* [Fragmento del texto]
※ ※ ※
De hecho, desde que entró a la política, Trump a menudo se ha deleitado en reducir a los oponentes que sonaban demasiado ensayados o comedidos.
“Solo palabras”, dijo acerca de Joe Biden cuando el demócrata aceptó la nominación de su partido el verano pasado.
“Son solo palabras, amigos”, dijo Trump de Hillary Clinton durante un debate en octubre de 2016, días después de que se publicó el contenido de la grabación de “Access Hollywood”, con lo que evadió cualquier reclamo sobre sus comentarios y, al mismo tiempo, aseguró que el discurso de Clinton era vacío. “Solo son palabras”.
Como presidente, Trump se benefició a diario de un ejército de defensores en el Congreso y de los medios conservadores que se dedicaron a interpretar sus palabras, a menudo inexplicables, de la manera más generosa posible.
※ ※ ※
* [Datos aportados]
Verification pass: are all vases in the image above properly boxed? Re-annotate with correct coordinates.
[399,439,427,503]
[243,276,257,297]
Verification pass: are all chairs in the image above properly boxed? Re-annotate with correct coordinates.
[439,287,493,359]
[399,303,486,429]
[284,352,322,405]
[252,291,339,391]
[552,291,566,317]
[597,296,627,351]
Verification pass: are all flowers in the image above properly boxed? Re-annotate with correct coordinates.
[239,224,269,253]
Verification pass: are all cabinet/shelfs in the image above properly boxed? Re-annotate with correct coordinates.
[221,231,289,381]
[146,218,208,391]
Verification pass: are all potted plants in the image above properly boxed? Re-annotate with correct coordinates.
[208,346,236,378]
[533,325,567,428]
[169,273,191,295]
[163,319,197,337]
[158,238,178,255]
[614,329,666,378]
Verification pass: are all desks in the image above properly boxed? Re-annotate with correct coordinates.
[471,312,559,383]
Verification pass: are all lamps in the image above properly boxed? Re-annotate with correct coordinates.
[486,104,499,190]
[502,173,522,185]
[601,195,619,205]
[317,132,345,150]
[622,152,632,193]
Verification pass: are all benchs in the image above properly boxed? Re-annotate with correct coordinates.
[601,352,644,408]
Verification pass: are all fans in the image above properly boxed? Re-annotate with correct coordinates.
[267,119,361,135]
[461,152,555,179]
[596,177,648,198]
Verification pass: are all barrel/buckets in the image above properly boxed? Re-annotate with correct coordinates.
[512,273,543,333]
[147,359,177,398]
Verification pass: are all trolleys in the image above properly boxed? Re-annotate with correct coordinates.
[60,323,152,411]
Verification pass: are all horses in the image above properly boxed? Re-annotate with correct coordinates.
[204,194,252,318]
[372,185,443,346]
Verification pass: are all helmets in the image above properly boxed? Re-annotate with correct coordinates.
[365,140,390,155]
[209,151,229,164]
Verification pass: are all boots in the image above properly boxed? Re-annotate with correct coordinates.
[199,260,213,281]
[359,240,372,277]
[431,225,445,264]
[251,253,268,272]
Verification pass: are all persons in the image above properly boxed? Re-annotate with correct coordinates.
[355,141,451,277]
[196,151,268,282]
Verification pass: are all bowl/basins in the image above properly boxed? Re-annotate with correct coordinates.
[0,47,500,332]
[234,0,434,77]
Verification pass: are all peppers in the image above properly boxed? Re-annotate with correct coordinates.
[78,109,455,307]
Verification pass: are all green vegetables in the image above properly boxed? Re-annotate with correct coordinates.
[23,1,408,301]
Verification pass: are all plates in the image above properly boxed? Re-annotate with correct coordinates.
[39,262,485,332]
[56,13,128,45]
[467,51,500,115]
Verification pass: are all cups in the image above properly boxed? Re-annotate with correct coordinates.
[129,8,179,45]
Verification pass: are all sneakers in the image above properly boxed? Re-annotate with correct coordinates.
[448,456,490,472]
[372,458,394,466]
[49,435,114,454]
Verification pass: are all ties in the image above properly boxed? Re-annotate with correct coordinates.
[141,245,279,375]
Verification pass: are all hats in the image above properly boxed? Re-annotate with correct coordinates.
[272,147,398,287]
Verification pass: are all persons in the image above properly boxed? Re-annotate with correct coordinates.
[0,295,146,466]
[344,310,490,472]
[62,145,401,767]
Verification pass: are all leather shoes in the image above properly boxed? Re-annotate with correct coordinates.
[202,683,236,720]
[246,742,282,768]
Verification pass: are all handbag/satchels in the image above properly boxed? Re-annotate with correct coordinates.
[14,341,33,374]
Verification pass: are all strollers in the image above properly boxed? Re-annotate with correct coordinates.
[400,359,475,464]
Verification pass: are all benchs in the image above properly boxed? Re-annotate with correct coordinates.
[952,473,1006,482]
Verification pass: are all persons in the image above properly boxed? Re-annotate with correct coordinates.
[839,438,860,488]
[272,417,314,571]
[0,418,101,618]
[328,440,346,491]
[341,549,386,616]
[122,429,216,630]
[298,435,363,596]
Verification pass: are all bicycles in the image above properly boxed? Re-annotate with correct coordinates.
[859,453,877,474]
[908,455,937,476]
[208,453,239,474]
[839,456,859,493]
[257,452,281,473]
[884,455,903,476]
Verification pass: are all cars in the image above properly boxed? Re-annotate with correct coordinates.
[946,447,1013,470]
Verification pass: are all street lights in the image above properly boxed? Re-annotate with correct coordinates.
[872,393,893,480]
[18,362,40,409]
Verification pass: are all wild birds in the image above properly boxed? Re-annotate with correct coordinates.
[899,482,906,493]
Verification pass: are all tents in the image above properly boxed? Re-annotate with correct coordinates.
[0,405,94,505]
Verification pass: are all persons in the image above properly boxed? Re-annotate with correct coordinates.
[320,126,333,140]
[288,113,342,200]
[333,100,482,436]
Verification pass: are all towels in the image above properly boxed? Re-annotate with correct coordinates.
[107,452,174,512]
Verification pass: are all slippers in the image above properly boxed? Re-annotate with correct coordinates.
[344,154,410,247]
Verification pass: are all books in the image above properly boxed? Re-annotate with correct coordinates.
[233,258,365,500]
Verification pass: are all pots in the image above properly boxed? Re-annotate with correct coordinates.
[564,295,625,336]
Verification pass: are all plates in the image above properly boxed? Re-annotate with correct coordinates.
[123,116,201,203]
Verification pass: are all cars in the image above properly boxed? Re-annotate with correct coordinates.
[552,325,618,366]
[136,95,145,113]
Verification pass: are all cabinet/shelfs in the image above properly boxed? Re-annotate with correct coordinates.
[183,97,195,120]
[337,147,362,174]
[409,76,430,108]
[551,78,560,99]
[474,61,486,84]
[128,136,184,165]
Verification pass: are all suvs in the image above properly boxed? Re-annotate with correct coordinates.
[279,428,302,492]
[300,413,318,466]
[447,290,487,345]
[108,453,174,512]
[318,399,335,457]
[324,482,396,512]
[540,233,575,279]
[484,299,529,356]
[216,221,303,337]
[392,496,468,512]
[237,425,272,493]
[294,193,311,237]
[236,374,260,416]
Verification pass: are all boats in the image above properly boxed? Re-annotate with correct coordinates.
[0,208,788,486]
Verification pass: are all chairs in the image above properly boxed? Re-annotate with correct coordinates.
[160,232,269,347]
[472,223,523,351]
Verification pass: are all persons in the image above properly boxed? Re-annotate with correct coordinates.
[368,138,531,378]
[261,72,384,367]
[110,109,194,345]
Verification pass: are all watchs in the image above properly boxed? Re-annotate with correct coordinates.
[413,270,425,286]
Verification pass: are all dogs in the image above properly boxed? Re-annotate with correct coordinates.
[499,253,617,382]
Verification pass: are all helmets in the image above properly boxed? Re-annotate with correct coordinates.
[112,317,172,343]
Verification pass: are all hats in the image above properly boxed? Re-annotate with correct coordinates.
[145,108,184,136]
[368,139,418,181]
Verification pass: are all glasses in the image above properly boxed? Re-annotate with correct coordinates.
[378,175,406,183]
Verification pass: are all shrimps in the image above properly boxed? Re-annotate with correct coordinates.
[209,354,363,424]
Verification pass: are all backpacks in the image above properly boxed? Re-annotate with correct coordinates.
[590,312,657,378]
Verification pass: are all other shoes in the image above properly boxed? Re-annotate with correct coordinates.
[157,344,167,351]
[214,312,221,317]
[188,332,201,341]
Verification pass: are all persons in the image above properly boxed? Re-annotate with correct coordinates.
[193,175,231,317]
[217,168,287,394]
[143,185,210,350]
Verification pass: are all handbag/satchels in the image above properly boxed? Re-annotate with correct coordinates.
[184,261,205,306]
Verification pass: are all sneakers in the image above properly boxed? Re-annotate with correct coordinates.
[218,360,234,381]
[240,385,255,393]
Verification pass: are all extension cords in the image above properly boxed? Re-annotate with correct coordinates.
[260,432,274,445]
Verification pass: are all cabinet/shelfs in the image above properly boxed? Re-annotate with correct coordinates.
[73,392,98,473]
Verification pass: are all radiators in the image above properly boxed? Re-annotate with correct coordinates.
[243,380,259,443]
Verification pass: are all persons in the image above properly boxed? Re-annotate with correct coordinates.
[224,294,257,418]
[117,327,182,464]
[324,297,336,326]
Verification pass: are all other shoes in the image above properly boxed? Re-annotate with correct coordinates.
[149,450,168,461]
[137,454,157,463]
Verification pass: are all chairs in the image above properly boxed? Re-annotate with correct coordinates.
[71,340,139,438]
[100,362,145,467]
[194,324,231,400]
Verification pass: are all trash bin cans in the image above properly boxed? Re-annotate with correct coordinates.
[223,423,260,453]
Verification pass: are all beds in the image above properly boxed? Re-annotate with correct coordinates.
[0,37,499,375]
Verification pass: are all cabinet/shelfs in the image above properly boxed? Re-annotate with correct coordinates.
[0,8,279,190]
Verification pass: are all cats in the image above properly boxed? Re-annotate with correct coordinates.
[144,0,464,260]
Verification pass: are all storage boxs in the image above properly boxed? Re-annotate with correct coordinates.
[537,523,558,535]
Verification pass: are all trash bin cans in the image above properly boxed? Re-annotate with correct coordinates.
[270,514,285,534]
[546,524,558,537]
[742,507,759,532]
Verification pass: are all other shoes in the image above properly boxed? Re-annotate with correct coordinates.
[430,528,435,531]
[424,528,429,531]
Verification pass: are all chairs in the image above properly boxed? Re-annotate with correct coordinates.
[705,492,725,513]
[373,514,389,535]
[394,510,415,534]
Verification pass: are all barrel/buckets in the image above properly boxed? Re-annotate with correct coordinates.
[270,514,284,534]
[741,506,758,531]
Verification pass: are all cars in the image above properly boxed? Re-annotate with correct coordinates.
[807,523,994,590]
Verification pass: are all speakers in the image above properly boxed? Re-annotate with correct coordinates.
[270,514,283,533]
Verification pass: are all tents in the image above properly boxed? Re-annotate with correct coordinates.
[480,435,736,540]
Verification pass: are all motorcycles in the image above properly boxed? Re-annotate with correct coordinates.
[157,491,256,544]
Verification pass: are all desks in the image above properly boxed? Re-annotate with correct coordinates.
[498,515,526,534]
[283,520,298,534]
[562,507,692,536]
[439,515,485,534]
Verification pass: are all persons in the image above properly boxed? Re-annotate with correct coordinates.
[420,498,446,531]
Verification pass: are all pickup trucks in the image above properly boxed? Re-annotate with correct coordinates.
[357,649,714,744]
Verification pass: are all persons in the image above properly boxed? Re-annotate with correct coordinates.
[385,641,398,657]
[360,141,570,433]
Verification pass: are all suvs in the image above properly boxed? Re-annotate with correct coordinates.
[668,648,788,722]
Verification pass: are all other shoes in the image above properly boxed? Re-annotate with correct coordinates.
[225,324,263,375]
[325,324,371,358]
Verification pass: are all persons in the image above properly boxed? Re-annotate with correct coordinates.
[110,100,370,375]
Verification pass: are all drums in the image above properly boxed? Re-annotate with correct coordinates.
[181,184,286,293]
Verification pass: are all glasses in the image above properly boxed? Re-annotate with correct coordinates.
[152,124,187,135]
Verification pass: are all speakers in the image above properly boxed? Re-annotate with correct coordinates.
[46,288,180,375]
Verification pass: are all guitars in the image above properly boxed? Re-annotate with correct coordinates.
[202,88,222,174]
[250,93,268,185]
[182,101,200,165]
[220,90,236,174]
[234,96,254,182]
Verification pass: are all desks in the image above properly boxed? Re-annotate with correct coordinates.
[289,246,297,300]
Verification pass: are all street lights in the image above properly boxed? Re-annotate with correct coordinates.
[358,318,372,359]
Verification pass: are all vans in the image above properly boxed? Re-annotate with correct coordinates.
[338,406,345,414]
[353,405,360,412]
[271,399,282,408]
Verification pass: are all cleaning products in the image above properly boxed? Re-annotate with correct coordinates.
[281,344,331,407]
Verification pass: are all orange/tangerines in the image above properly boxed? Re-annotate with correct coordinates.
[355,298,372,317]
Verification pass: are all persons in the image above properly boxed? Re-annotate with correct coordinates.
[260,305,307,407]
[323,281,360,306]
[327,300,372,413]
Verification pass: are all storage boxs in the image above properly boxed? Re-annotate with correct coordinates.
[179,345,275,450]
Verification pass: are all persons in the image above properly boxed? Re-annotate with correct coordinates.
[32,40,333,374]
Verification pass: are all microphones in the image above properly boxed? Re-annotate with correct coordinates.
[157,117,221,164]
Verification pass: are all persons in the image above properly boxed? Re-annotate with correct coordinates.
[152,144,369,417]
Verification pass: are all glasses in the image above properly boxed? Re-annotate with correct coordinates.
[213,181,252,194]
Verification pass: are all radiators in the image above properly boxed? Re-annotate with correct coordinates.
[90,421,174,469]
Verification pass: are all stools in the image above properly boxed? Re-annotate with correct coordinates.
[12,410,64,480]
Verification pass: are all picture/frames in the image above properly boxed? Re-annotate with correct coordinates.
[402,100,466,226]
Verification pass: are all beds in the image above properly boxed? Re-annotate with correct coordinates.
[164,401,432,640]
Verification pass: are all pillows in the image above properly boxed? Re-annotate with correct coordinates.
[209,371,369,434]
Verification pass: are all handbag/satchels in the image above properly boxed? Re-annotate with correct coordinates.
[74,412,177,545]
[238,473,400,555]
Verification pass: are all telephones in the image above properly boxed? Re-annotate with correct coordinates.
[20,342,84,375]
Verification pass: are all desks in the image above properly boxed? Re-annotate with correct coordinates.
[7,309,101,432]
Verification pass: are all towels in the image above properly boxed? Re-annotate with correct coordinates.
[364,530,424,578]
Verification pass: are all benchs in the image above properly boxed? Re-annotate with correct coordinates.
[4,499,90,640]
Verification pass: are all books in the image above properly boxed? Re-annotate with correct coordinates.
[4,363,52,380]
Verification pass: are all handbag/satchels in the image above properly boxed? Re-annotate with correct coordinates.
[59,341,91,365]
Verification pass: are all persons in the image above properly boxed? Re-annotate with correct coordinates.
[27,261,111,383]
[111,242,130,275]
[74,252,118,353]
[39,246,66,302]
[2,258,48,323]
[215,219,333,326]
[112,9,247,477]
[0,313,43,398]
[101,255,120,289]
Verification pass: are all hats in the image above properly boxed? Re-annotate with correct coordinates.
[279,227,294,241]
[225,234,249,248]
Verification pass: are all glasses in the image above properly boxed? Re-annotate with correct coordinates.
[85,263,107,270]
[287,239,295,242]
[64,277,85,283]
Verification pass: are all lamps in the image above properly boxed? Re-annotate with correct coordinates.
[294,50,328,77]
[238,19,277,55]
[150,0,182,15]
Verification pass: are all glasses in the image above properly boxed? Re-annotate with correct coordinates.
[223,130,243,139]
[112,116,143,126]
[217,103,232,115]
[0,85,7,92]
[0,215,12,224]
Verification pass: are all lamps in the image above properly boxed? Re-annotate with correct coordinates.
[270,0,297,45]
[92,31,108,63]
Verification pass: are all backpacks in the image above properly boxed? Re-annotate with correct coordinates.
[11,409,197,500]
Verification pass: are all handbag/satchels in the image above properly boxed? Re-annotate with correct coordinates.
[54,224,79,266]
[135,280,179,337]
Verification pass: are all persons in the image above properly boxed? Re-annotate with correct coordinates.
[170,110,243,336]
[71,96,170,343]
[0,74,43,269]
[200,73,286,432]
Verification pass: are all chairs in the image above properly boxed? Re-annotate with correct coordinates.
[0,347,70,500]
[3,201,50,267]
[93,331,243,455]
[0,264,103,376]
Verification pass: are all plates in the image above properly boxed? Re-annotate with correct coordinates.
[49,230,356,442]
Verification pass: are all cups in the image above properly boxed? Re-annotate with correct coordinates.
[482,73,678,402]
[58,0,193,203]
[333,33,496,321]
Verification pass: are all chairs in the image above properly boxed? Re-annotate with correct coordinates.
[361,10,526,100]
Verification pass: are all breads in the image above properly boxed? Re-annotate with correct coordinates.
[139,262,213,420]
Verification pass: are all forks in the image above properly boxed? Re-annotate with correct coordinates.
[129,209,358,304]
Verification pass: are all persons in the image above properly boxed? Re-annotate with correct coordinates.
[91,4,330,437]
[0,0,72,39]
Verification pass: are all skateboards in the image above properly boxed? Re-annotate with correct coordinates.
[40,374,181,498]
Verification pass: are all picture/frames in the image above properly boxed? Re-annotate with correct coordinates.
※ ※ ※
* [Por hacer]
**A)** Según el fragmento sobre Trump, ¿en qué mes y año fue el debate en el que Trump dijo de Hillary Clinton "Son solo palabras, amigos"?
**B)** Prosigue el fragmento sobre Trump a partir de su última oración.
No hace falta consultar el material.

* [Tareas resueltas]
**A)** En octubre de 2016.

**B)**
Y desde su época como ciudadano privado, por lo general, Trump ha estado aislado de las consecuencias de sus palabras porque ha dejado que sus socios lidien con ellas. Tony Schwartz, quien escribió “Trump: El arte de la negociación” y que en los últimos años se ha convertido en un crítico feroz, dijo que la relativa evasión de las consecuencias por parte de Trump “ha aumentado progresivamente su convencimiento de que puede y debe salirse con la suya en todo lo que hace”.
Entonces no debe extrañar que, desde la semana pasada, como durante gran parte de su mandato en la Casa Blanca, Trump haya demostrado ser capaz de una modulación solo temporal, al mantener su típica actitud desafiante y, a la vez, prestar atención cuando los asesores le insistieron en que podría enfrentar consecuencias legales por sus instigaciones.
El miércoles, en un video, condenó “la violencia y el vandalismo” y aseguró que sus “verdaderos” partidarios son defensores de la ley y el orden; un mensaje dirigido, quizás, a los republicanos del Senado que estaban desconcertados antes de su juicio político.
Sin embargo, a pesar de todas las cosas que Trump no dijo —que perdió las elecciones, que Biden tomaría posesión, que asumía cualquier responsabilidad por el estado de las cosas— y todo lo que dijo antes, era imposible creer que el presidente hablaba con el corazón, era poco probable asumir que las palabras estaban destinadas a durar, a permanecer, en vez de desaparecer en el aire de la Casa Blanca.
“Todos podemos elegir, con nuestras acciones, elevarnos por encima del rencor…”, dijo diligentemente esta vez.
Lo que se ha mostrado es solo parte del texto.